Crystal might have provided Randy virtual Texas tours, money on his “jail book” (good for food and magazines), a sympathetic ear, and regular phone sex, but she wanted to do more. “I want to get you a ring,” she tells him during one call in late August 2010.
Randy tells her the gift might be against prison rules, then suggests she “call your friend” for permission. That person turns out to be the Polunsky Unit’s senior warden, Timothy Simmons.
Crystal has Simmons’ cell phone number. He answers it even when he’s in meetings. “There’s a bunch of calls to him,” says Dallas County First Assistant District Attorney Terri Moore. Crystal’s calls to the warden and Randy’s description of his time in Dallas put Moore’s office on alert to some possible security lapses surrounding Randy. They were appalled that a high-risk inmate and former escapee would be permitted to gab on the telephone for hours on end.
“He’s very personable, and she’s pretty and she’s using all her skills,” Moore says. “The next thing you know, they just suck these people in, and they let go of all their security. They forget what he did when he escaped last time.”
The prosecutor’s concerns led to two bailiffs in state District Judge Rick Magnis’ court being reassigned while a review was made, and security was heightened at Randy’s third hearing in Dallas. Somehow, talk of security concerns gave some around the case—including Randy’s lawyers—the mistaken impression that he was, in fact, planning an escape.
At the second hearing, Bruce Anton, one of Randy’s appeals lawyers, took Crystal aside and told her their recorded phone calls, web journals, Facebook page, and everything else were making his job very difficult.
“You want me to stop loving him?” she asked Anton. She relayed the conversation to Randy that night on the phone. “He said, ‘You want to love him. You want him dead or you want him alive?’ ”
Prosecutors had used Randy’s words to poke holes in testimony at a 2008 appeals hearing. Randy wrote afterward that he needed to stop posting his journals out of respect for “those who are fighting for me.” But he started back up a year later.
Anton and Randy’s other defense lawyer, Gary Udashen, declined to talk about the case with their six-year-long appeal still pending in a Dallas court.
Moore, who has been a defense attorney as well as a prosecutor, says it’s frustrating for a lawyer to contend with the added variable of a defendant, or a wife, who might not realize all the ways their words can slip them up. “The attorney’s trying to save the guy’s life, and they’re just trying to have a life—for a short period of time.”

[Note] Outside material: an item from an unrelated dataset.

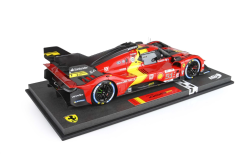BBR-MODELS - FERRARI - 499P 3.0L TURBO V6 TEAM FERRARI AF CORSE N 51 WINNER 24h LE MANS 2023 ALESSANDRO PIER GUIDI - JAMES CALADO - ANTONIO GIOVINAZZI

On October 6, in the middle of one of Crystal’s virtual phone trips to a fishing spot, guards told Randy to hang up the phone. They moved him to another cell, and then, under heavy security, the next morning they put him in a police car for the trip back to prison. “I noted a billion deputies around and a sniper gun trained on me,” he wrote in an early October journal entry. “We were driving so fast that I couldn’t take the scenery in like on the trip to Dallas.”
Within two months, Randy and Crystal took down that journal entry along with years of material, their wedding photos, and various other content from randyhalprin.com.
But Randy didn’t take the site down. He returned there this spring with a new cause. It’s an online petition to give phone privileges to the 315 prisoners currently held under death sentences in Texas. The first signature came from Crystal, who wrote, “These men on death row are humans and are loved.”